Le Sixième Crime - Les premières lignes
Sur la route qui serpente
entre les rochers et les arbres bas, il faut peu de temps pour oublier ce que
l’on laisse derrière soi. La nationale, l’autoroute que l’on parcourait
quelques instants plus tôt, la ville quittée le matin même s’effacent un peu
plus à chaque virage.
Restent le souple mouvement des
oliviers, l’ondulation des collines, le respectueux enlacement de la ligne
grise de bitume qui se faufile sur leurs flancs. Plus on la suit et plus on se
demande où elle conduit – même en le sachant pertinemment. Et la surprise est
bien réelle lorsqu’un dernier tournant révèle Pensegarde.

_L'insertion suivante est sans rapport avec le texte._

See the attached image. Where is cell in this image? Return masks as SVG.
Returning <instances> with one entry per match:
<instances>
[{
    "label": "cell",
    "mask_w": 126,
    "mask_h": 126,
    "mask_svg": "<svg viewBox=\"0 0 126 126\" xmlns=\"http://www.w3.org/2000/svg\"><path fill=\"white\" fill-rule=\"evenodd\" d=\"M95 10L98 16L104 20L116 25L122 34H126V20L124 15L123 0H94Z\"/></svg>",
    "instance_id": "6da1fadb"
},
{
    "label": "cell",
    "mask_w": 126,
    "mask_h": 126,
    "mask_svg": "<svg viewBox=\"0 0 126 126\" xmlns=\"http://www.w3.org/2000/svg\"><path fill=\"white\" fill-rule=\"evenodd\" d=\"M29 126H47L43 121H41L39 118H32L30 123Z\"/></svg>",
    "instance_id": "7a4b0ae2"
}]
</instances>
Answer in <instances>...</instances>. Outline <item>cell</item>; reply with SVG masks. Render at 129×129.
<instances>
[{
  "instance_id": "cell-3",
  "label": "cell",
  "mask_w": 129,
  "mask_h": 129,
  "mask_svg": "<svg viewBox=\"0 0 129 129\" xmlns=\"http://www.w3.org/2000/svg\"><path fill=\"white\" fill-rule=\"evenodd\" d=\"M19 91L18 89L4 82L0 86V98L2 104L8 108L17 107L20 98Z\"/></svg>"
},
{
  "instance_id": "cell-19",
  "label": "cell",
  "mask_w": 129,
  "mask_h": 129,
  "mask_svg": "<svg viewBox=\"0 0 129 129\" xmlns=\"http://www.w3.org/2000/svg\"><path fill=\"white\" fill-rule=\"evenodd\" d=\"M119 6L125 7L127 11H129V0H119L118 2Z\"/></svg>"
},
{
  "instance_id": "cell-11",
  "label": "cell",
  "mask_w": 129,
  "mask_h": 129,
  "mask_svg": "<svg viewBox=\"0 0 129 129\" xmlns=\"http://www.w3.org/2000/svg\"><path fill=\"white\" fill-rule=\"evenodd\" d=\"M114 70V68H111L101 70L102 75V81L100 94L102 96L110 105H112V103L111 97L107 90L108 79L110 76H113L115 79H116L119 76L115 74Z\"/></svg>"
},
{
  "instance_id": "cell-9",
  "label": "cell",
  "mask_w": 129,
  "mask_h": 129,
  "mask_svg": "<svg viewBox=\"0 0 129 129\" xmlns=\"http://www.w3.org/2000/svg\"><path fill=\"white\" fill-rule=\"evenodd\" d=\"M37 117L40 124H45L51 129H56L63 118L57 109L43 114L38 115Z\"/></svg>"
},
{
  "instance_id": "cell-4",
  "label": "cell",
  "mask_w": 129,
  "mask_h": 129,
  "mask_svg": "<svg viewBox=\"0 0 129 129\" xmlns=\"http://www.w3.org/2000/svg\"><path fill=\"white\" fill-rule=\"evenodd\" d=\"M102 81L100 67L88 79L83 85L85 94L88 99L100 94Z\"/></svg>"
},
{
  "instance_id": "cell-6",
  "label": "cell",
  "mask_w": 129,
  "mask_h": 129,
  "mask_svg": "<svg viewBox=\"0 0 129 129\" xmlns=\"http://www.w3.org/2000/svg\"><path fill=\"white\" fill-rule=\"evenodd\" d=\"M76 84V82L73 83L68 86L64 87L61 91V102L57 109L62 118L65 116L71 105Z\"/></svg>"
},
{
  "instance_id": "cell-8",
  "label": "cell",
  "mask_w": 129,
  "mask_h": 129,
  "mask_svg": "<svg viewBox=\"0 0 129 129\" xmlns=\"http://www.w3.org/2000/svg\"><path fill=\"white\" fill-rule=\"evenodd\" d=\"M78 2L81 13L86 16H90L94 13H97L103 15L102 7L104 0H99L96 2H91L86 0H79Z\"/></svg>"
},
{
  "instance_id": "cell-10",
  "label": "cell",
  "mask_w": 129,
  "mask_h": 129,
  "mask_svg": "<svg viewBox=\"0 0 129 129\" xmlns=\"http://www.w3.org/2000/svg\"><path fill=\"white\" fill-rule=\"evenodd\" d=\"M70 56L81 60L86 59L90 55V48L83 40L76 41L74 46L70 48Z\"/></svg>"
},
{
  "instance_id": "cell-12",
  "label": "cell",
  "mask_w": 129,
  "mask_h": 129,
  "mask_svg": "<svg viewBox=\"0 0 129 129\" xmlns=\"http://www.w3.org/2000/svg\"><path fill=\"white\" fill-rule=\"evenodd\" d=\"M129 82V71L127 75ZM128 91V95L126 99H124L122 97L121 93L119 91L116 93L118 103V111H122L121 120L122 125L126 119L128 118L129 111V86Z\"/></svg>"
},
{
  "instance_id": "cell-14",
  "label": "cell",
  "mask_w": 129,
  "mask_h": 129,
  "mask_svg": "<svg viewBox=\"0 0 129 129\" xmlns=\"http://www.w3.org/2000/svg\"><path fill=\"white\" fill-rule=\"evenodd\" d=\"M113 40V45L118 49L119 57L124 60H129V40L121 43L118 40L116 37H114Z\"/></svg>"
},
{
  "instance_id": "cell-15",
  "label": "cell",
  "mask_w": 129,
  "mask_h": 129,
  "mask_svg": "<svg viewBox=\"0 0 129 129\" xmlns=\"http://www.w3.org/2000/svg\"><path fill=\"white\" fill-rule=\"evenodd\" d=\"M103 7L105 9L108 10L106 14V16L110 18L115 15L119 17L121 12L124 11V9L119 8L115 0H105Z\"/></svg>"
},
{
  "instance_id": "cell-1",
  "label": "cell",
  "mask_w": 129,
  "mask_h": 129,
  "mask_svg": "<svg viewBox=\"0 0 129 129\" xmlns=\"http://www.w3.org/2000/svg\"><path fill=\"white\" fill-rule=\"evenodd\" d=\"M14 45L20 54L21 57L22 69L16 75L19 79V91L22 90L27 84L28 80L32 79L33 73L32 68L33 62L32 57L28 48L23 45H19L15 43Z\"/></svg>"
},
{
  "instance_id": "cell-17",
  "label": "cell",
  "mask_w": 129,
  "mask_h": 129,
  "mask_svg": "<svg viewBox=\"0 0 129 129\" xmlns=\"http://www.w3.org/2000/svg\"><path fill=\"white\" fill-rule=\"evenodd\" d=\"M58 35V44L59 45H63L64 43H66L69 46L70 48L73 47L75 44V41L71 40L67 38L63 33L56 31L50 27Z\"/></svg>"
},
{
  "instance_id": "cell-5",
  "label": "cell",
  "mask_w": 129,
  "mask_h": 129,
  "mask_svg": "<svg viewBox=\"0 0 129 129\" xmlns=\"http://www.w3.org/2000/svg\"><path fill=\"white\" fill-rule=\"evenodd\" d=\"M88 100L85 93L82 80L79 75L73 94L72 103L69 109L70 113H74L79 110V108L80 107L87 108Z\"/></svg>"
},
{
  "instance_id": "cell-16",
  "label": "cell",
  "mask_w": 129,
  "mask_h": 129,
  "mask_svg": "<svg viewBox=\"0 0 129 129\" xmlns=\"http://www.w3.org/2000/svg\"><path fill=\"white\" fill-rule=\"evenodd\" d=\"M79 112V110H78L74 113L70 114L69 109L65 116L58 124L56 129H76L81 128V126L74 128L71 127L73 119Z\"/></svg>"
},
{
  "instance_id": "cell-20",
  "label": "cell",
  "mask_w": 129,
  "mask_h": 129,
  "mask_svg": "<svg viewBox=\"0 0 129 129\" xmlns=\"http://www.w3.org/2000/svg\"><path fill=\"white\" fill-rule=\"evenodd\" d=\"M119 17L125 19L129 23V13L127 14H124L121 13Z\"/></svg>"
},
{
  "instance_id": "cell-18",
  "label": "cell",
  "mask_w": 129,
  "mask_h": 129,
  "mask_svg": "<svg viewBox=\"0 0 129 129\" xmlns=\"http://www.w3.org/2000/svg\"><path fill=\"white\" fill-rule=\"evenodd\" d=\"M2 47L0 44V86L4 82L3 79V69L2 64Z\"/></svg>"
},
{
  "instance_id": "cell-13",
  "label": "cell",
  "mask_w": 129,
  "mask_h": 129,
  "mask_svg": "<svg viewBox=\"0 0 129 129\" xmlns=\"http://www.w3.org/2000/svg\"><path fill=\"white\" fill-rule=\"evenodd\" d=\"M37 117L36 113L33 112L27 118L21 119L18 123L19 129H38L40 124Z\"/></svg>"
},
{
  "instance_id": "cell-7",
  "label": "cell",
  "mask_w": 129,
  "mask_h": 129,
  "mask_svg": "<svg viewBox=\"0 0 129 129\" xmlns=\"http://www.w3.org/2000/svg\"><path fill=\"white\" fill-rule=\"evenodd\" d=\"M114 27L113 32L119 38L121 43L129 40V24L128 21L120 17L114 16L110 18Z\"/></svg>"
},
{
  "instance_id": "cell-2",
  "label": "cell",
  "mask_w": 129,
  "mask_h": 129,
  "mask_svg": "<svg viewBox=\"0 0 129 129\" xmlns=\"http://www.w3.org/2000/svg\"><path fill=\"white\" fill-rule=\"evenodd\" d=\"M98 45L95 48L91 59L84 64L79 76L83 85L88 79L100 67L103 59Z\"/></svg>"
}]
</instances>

Je me suis arrêté face au versant sur lequel s’agrippent
les quelques maisons que désigne ce nom. Bien sûr, c’est une carte
postale : la pierre claire, les volets pastel, les bouquets d’arbres, le
ciel parfait, le fond de vallée serein qui leur sert de cadre. C’est pourtant
beau. Il n’y a rien d’autre à en dire. Et ce sont bien ces mots qui me vinrent
à l’esprit. Je n’ai même pas pensé : « Alors, c’est ici que vit le
célèbre Lex ! »
Je suis remonté dans ma voiture
pour parcourir les derniers lacets qui montaient au hameau. Je me suis garé sur
la placette ménagée en son milieu. Un tilleul à l’ample ramure en assurait la
garde. Plus loin, dans l’ombre, une fontaine dévidait sa romance, image de
fraîcheur capable aussi de figurer la chaleur de l’accueil. Vues de près, les
bâtisses qui m’entouraient m’apparurent encore plus pimpantes que ce qu’elles
m’avaient semblé d’en bas.
Dans laquelle vivait-il ?
Tous les volets étaient ouverts, toutes les fenêtres étaient agrémentées de
rideaux, tous les perrons étaient fleuris. Peut-être les habitait-il toutes
tour à tour, écrivant dans l’une, mangeant dans l’autre, dormant dans la
suivante, se distrayant dans la quatrième et méditant dans la dernière.
C’est seulement au moment où je
pensai cela que je pris conscience du nombre de maisons : cinq. Autant que
les crimes sur lesquels j’enquêtais.